Again, thank you all for your answers!
I think I may have found a relevant answer: Multi-Output Regression.
And it looks like there is some academic research that was done on this: A Survey on Multi-Output Regression.
That’s good! As it said
Multioutput regression support can be added to any regressor with MultiOutputRegressor. This strategy consists of fitting one regressor per target
It builds one model for one target.
You are right, it still solves for one target at a time, not n targets in parallel. I’ll check the academic paper I linked to which is a “survey on state-of-the-art multi-output regression methods” (circa 2015). Maybe someone already solved it?

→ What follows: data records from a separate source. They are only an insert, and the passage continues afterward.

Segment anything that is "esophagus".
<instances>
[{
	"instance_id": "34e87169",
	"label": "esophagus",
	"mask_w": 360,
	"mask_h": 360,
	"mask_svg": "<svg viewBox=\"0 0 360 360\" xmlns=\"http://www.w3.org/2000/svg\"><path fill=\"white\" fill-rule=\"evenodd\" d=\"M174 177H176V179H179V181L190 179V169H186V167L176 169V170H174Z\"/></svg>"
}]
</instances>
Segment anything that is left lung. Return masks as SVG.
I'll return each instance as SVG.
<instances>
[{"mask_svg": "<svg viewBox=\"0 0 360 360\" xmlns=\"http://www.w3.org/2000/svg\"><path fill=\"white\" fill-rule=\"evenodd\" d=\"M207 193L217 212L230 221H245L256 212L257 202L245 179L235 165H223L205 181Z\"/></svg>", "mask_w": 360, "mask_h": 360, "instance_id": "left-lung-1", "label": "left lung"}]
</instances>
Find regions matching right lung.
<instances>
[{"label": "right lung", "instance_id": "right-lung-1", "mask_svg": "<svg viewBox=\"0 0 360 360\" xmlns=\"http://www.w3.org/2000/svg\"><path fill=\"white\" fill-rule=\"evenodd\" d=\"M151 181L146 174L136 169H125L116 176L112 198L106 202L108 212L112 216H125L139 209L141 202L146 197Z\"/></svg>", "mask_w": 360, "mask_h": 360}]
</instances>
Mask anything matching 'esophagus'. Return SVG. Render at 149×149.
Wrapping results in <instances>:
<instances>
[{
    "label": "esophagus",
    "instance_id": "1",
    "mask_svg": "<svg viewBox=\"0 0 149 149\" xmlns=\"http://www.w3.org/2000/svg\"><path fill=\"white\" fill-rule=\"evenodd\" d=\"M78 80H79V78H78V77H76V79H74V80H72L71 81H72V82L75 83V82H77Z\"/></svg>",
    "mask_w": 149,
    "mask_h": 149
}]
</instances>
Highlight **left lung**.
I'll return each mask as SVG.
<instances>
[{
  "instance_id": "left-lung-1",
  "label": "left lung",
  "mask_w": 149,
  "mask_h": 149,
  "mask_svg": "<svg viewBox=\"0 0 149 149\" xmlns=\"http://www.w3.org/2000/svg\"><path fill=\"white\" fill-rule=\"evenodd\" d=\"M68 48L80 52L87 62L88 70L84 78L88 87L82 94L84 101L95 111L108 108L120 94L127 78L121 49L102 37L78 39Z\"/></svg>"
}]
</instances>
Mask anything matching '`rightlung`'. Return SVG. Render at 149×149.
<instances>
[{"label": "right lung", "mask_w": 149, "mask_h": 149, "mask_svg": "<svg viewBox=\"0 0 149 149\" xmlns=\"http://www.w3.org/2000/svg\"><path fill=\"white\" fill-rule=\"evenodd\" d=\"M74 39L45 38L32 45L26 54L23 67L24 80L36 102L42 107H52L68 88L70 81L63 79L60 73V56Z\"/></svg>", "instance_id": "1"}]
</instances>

Outputting a vector as you say is not the best approach. Use a one-hot encoding to represent the pizza size as input features and there is one output: the demand for that size pizza (plus all the toppings and other features).
Why do you want a single algorithm to predict all sales of all pizzas?
Lets say there are N pizza types. Wouldn’t predicting a vector of length N (with each being a number) be equivalent to N very similar models that predict the sales for each different type of pizza?
Insofar as I know, that is, btw, exactly what Multi-output Regressors do. They simply train one regressor for every separate target. The same for multi-class classifiers. The interesting things start happening if there are restraints on the output. I don’t think I know of any model that can predict multiple values that also satisfy some constraints (e.g. in your pizza problem: the sum of pizzas can never be greater than 200).
The pizza example was a thought exercise - something I wouldn’t be surprised to be asked at an interview at MSFT or Amazon or Google, for example (I used to work and conduct interviews at MSFT and AMZN)
As for real-life applications - see my examples of predicting a “shopping list” for a regional purchasing manager for a Denny’s chain of restaurants, or a grocery chain, or a hospital chain etc.
Is training thousands of models (one for each product) a practical solution? I have no idea. But I would certainly use it at an interview if asked
It’s probably computationally easier to train 1000 linear models than one NN model with 1000 outputs. NN backpropagation is computationally intensive.